文書の抜粋

##############################

* 平家物語(百二十句本) の世界 *

千人を超える登場人物の殆どが実在の人とされ、歴史上”武士”が初めて表舞台に登場する
平安末期の一大叙事詩です。

第九十句「小宰相身投ぐる事」(こざいしょうみなぐること)

2011-05-16 09:11:21 | 日本の歴史

   海へ身を投げた“小宰相”を引き上げ、嘆き悲しむ平家の人々

<本文の一部>

 平家はいくさ敗れければ、先帝をはじめたてまつり、人々船にと
り乗って、海にぞ浮かび給ひける。あるいは芦屋の沖に漕ぎ出で
て波にただよふ船もあり、あるいは淡路の瀬戸を押し渡り、島がく
れゆく船もあり。いまだ一の谷の沖にただよふ船もあり。

 浦々、島々おほければ、たがひに生き死にを知りがたし。平家、
国をなびかすことも十四か国、勢のしたがふことも十万余騎、都へ
近づくことも、思へばわずかに一日の道なり。

##############################

記述課題 a
上の平家物語の抜粋では、平家が従えた国はいくつあったとされていますか。

課題の資料
##############################

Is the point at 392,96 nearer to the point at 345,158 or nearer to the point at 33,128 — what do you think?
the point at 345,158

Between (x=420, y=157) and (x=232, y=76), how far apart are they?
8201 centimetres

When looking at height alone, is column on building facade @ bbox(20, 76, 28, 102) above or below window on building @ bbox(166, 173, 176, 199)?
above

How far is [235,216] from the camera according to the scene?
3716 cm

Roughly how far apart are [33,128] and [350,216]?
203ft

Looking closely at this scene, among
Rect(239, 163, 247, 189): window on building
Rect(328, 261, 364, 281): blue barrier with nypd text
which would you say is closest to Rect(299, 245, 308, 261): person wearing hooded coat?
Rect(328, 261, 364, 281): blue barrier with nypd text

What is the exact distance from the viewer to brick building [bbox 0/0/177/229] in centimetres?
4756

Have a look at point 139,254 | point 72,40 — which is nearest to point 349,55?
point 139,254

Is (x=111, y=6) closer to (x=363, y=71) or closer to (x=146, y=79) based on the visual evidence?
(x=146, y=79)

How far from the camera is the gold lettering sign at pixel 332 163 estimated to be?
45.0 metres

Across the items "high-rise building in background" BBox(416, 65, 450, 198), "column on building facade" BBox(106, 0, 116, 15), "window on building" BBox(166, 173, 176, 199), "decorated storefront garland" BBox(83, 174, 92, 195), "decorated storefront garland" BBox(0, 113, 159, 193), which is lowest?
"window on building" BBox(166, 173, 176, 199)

##############################

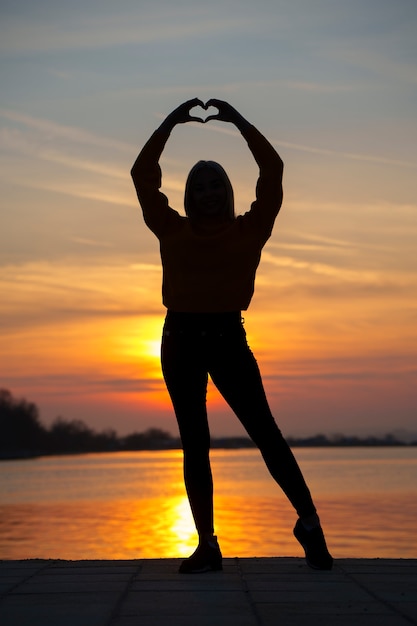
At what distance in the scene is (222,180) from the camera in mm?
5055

##############################

記述課題 b
上の資料の行を、列名を「問い」と「答え」とする2列のCSVに書き換えてください。「Is the point」を含む行から始めて「8201 centimetres」を含む行で終え、問いと答えの1組を1行にし、各文は改行を空白に置き換えたうえで引用符で囲んだ1つのフィールドに入れてください。

完成した解答 a
十四か国です。

完成した解答 b
問い,答え
"Is the point at 392,96 nearer to the point at 345,158 or nearer to the point at 33,128 — what do you think?","the point at 345,158"
"Between (x=420, y=157) and (x=232, y=76), how far apart are they?","8201 centimetres"